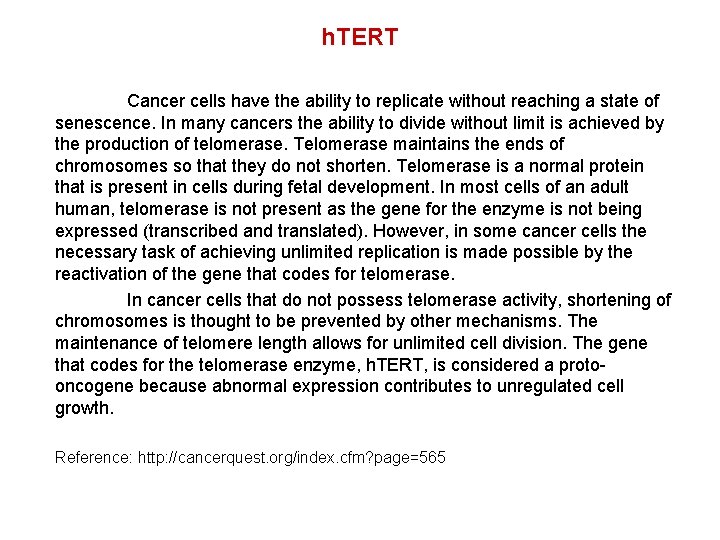 hTERT

Cancer cells have the ability to replicate without reaching a state of senescence. In many cancers the ability to divide without limit is achieved by the production of telomerase. Telomerase maintains the ends of chromosomes so that they do not shorten. Telomerase is a normal protein that is present in cells during fetal development. In most cells of an adult human, telomerase is not present as the gene for the enzyme is not being expressed (transcribed and translated). However, in some cancer cells the necessary task of achieving unlimited replication is made possible by the reactivation of the gene that codes for telomerase.

In cancer cells that do not possess telomerase activity, shortening of chromosomes is thought to be prevented by other mechanisms. The maintenance of telomere length allows for unlimited cell division. The gene that codes for the telomerase enzyme, hTERT, is considered a proto-oncogene because abnormal expression contributes to unregulated cell growth.

Reference: http://cancerquest.org/index.cfm?page=565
#####
* **Task prompt**
Write out the data word for word, with every picture dropped.

* **Solved exercise**
 hTERT

Cancer cells have the ability to replicate without reaching a state of senescence. In many cancers the ability to divide without limit is achieved by the production of telomerase. Telomerase maintains the ends of chromosomes so that they do not shorten. Telomerase is a normal protein that is present in cells during fetal development. In most cells of an adult human, telomerase is not present as the gene for the enzyme is not being expressed (transcribed and translated). However, in some cancer cells the necessary task of achieving unlimited replication is made possible by the reactivation of the gene that codes for telomerase.

In cancer cells that do not possess telomerase activity, shortening of chromosomes is thought to be prevented by other mechanisms. The maintenance of telomere length allows for unlimited cell division. The gene that codes for the telomerase enzyme, hTERT, is considered a proto-oncogene because abnormal expression contributes to unregulated cell growth.

Reference: http://cancerquest.org/index.cfm?page=565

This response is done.